Sin embargo, sigo leyendo y escuchando muchas reflexiones sobre ese tema.
Entre analistas, periodistas, politólogos, comunicadores, blogueros, políticos y hasta los candidatos, hablan aún sobre el tema.
Veo que muchos le dan el triunfo a alguno de los candidatos.
Todos los candidatos se dijeron ganadores.
Los simpatizantes de uno aseguran que su gallo fue el ganador. Los de enfrente aseguran que no, que el suyo fue quien se levantó con el triunfo. Y los de la otra esquina hacen lo propio.
Insisto en que un debate no es una competencia o un concurso en el que alguien salga victorioso.
Por eso aquí algunas preguntas, sobre todo a los candidatos sobre ese tema:
¿Por qué aseguran que hay un ganador?
¿Con base en qué le dieron el triunfo a tal o cual candidato?
¿Con qué argumentos López Obrador dijo que ganó?
¿Por qué Anaya asegura que fue él el que salió airoso?
¿Si ninguno de ellos acepta que el adversario le ganó en el debate, así será su posición cuando sepamos los resultados de la contienda?
¿A quién le preguntaron quién pudo haber sido el ganador?
¿La gente que prefirió hacer memes a reflexionar, tiene suficiente criterio para decir que tal o cual candidato ganó?
¿Quién pudiera ser el ganador: el que mejor habló, el más peleonero, el que no habló; el más chistoso, el que prefirió callar, el que no contestó, el que sacó más tarjetas, el que evidenció más… quién?
Insisto: ¿bajo qué parámetros se mide al ganador de un debate?
¿Por qué nadie reconoció sus fallas?
Insisto: ¿por qué todos se dicen ganadores?

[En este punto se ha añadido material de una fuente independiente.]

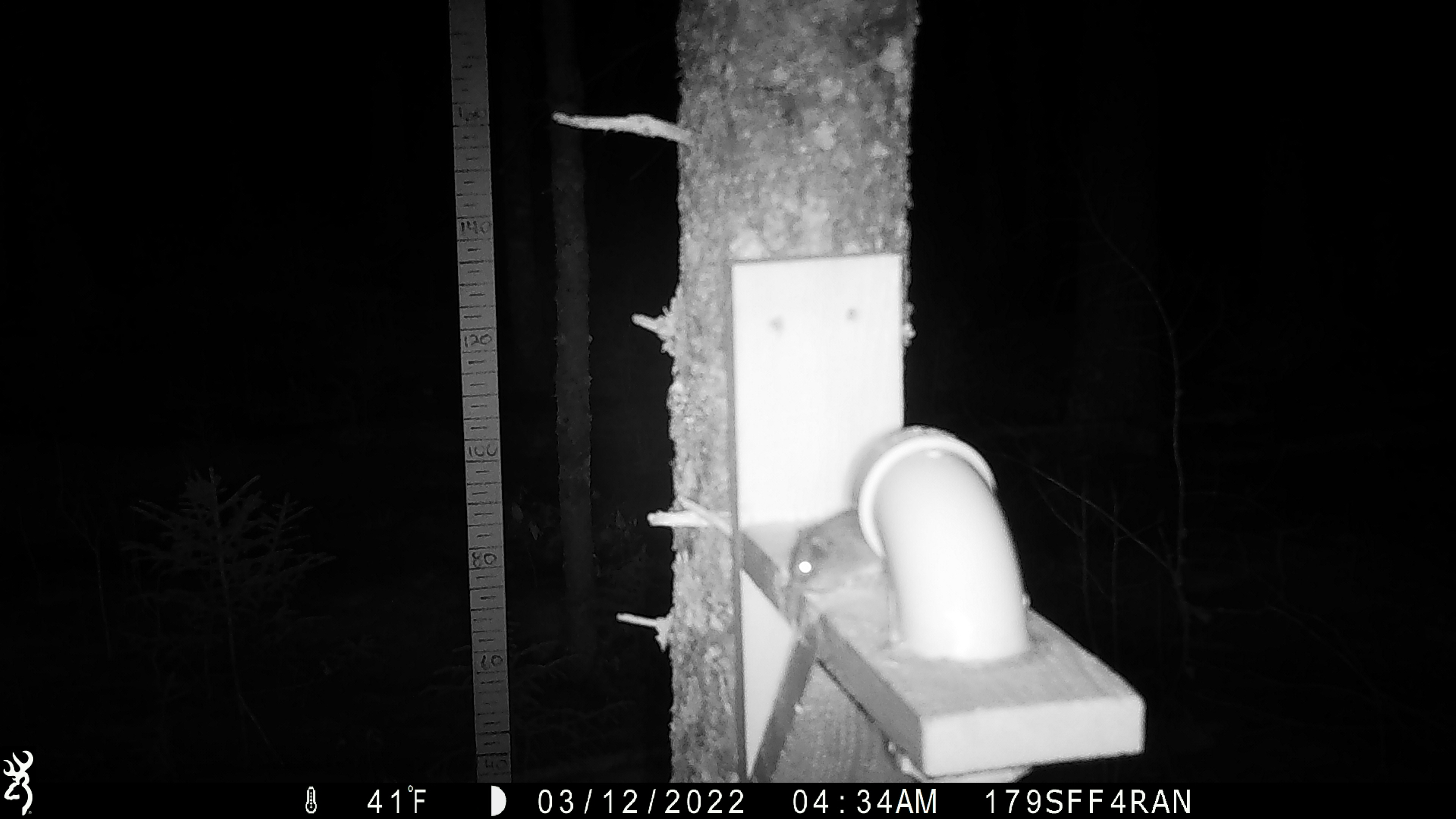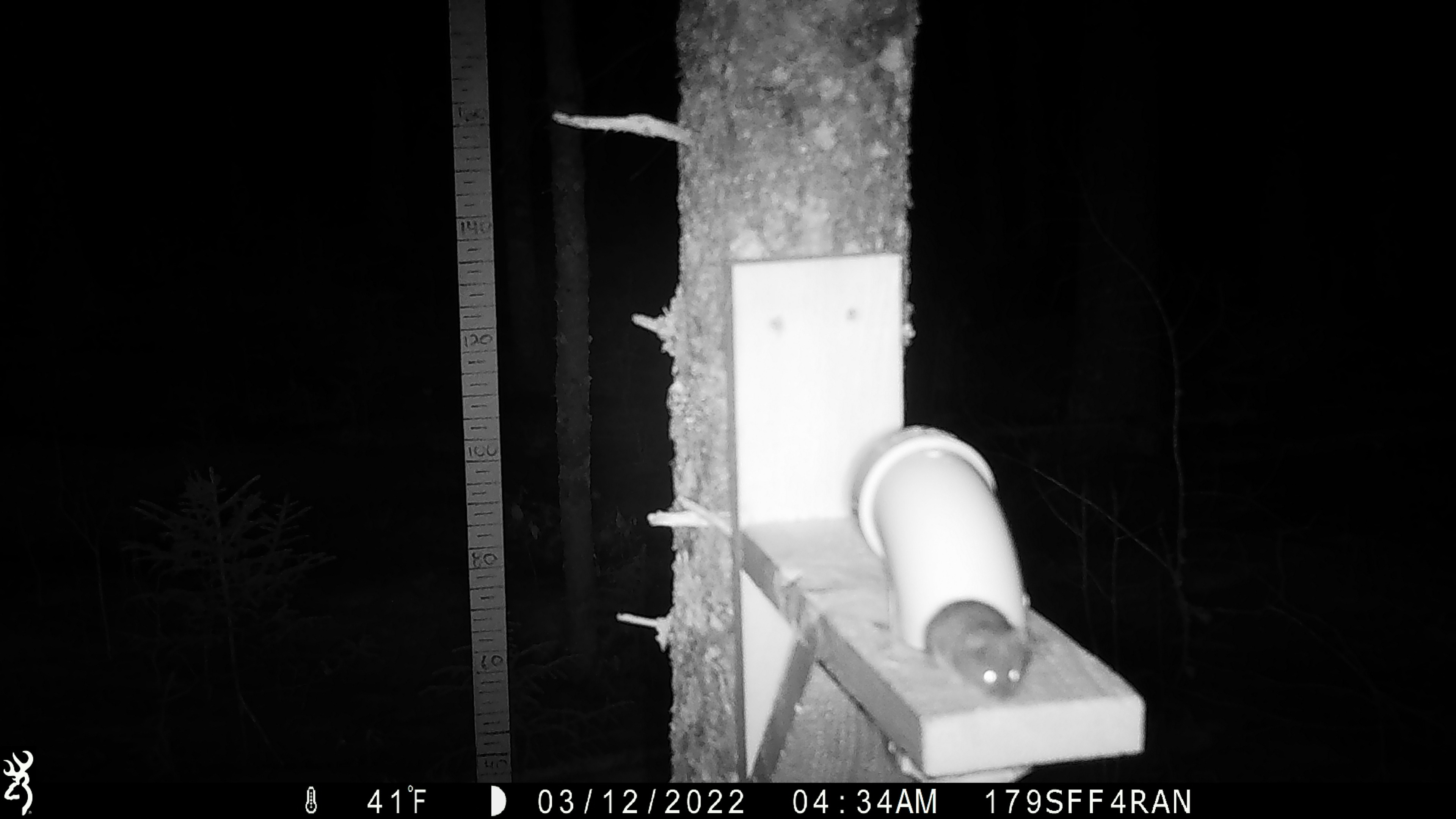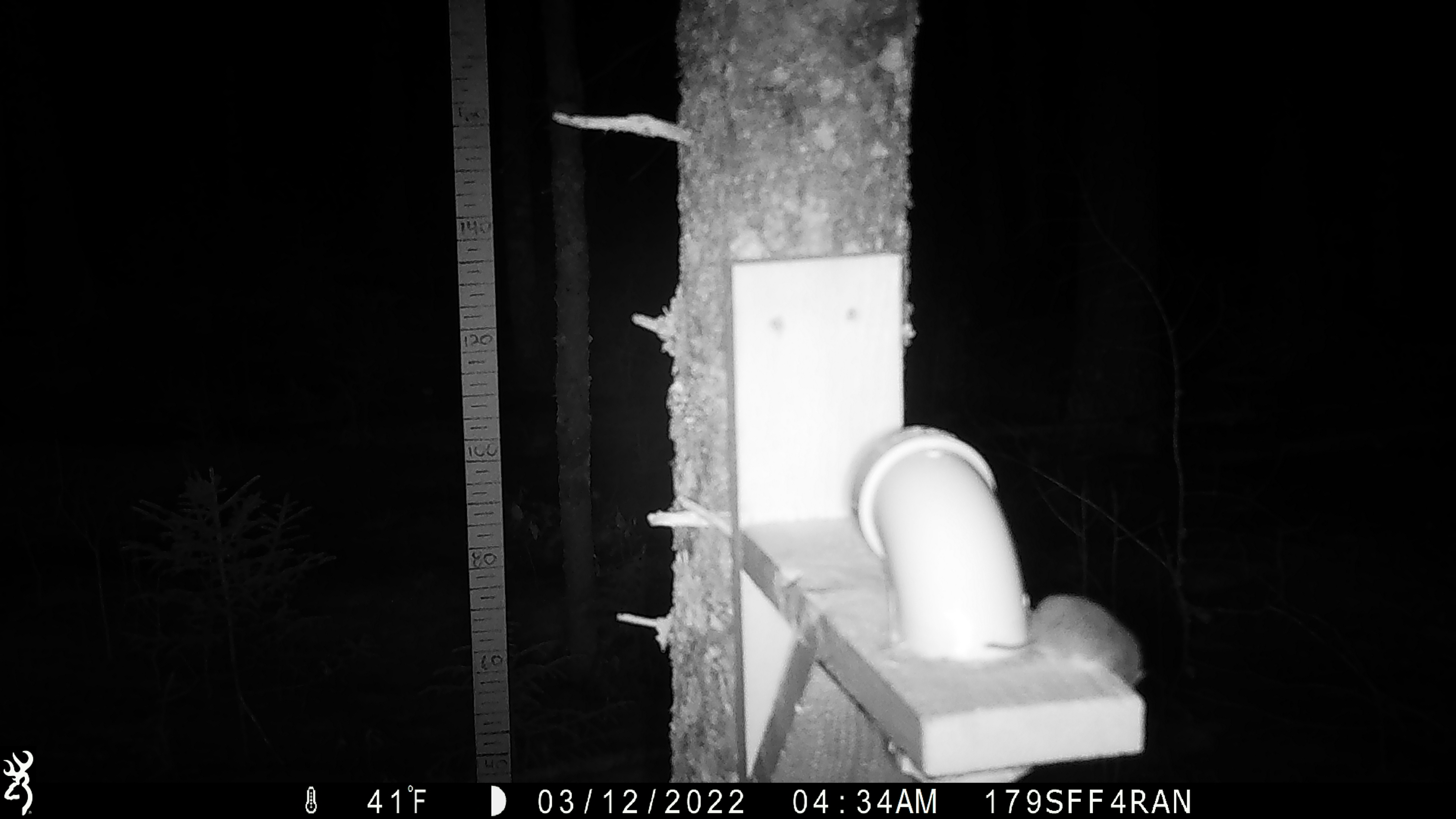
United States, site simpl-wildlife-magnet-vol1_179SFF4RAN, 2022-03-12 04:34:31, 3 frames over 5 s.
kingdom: Animalia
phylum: Chordata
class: Mammalia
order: Rodentia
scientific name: Rodentia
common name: mouse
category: mouse sp.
Mouse sp. (mouse) (Rodentia).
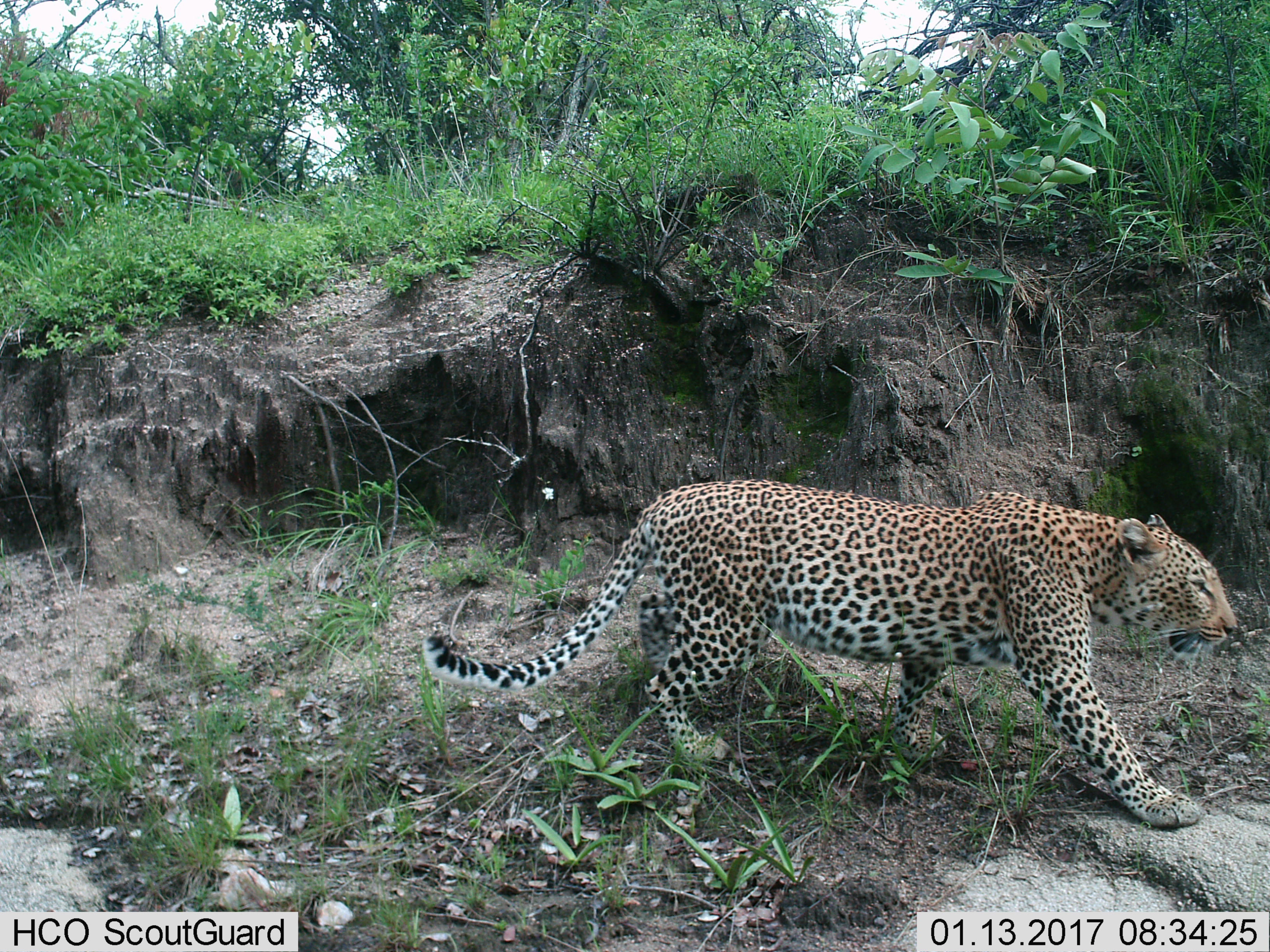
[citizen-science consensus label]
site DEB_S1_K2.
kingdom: Animalia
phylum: Chordata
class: Mammalia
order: Carnivora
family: Felidae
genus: Panthera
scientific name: Panthera pardus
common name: leopard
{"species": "leopard (Panthera pardus)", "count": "1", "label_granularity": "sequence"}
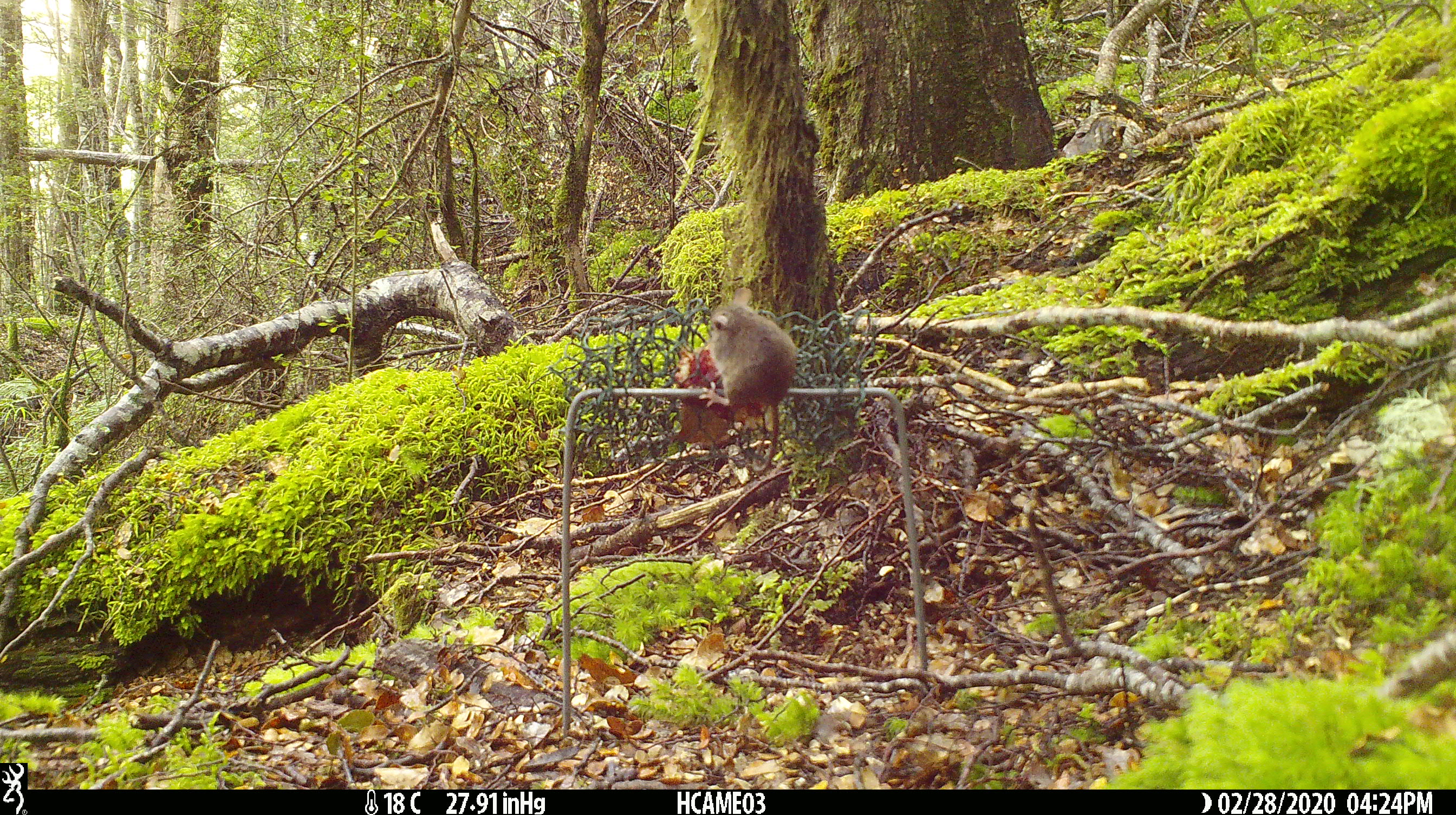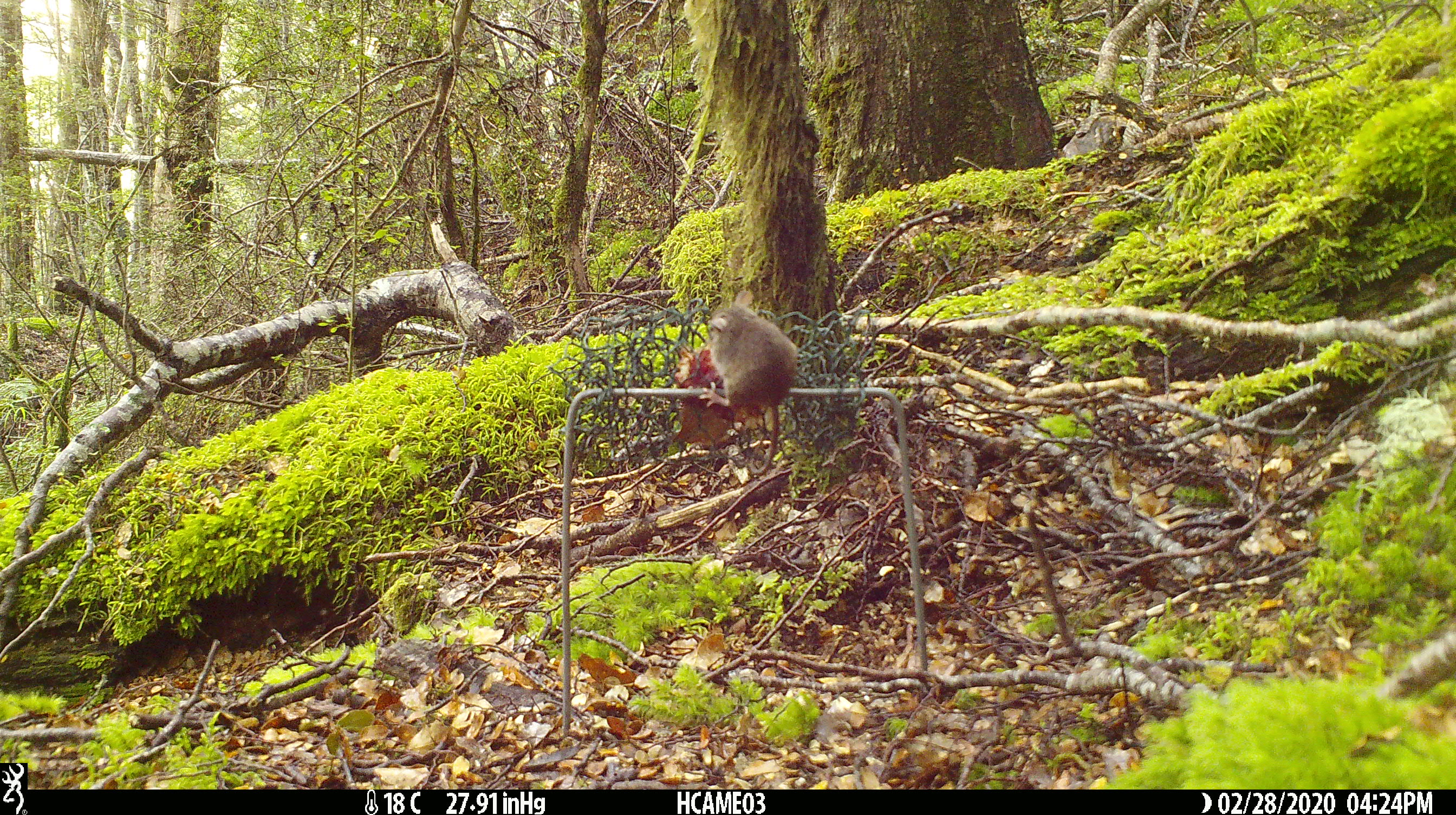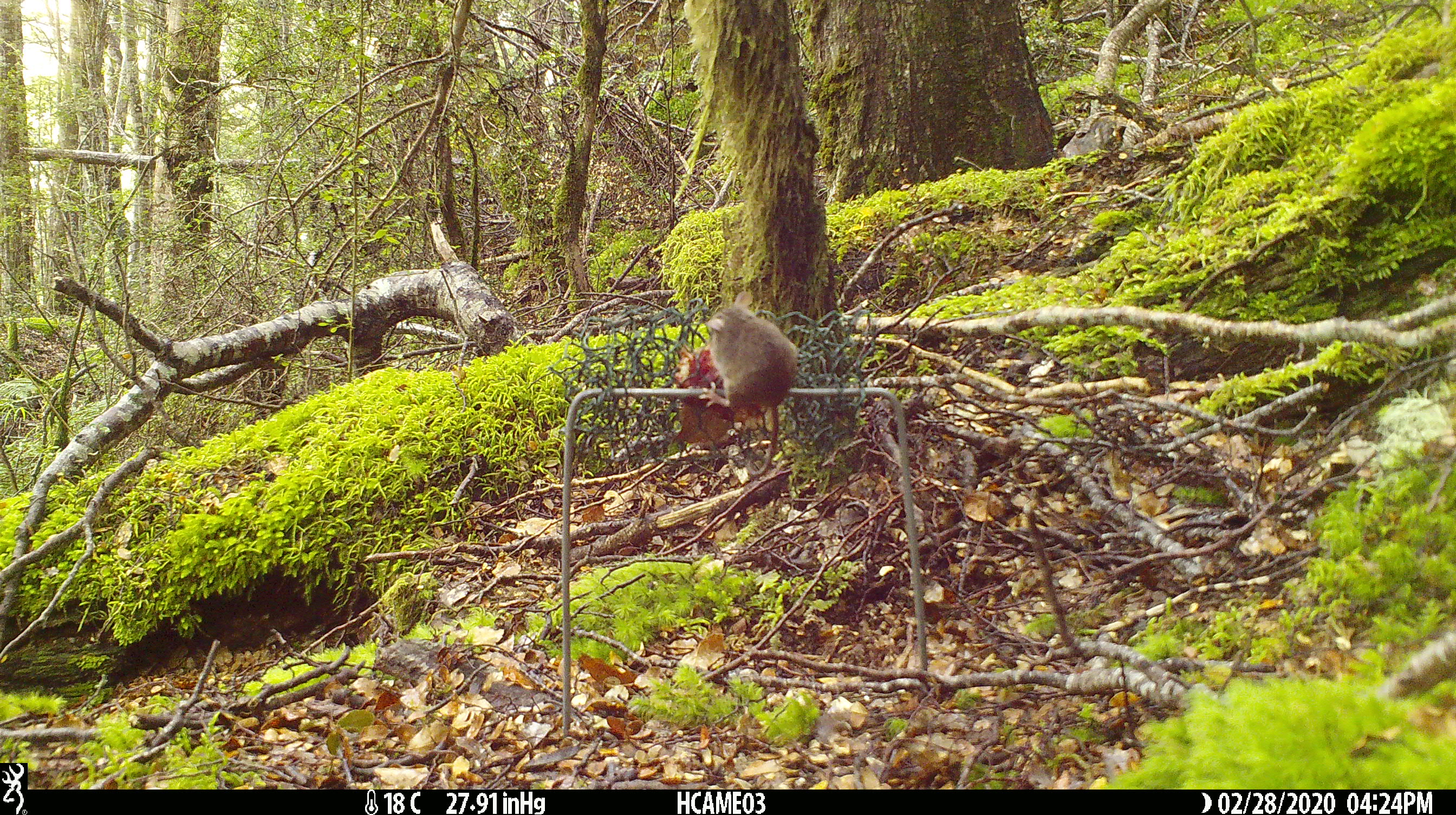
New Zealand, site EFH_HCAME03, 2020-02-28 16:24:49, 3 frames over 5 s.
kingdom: Animalia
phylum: Chordata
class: Mammalia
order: Rodentia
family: Muridae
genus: Mus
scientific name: Mus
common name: mouse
Mouse (Mus).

¿El que más agrede es el que mejor le va?
¿La víctima podría definirse como un ganador?
¿Ganó el que mejor aprovechó sus tiempos?
¿En qué se basa la población gringa para definir su voto tras los debates de sus candidatos presidenciales?
¿Los moderadores también ganaron?
¿Por qué nadie quiere debatir, pero a la hora que lo hacen dicen que son mejores?
¿Por qué la ciudadanía caricaturiza más el debate y no hace una verdadera reflexión?
¿Habrá alguna voz objetiva que diga cuál fue el resultado de este segundo debate?
¿Por qué no prepararon a los ciudadanos que leyeron las preguntas que, evidentemente, no las formularon ellos?
¿Quién diseña esos formatos?
¿Por qué los candidatos no se enfocan en debatir y sí en evidenciar?
¿Por qué enmarcan más el encono y la hostilidad y no la civilidad?
Insisto: ¿Cuál es el argumento con el cual dicen que Fulano, Perengano o Sutano ganó?
Falta un debate, que ojalá no termine en Talk Show.
Mérida es la siguiente parada y ojalá que quien sobresalga no sean los memes y los chistes.
En Cinco Palabras: No hay a cual irle.
PUNTO FINAL.- Es increíble: México pasó en tres horas de ser especialista deportivo a analista político y luego a crítico de la farándula.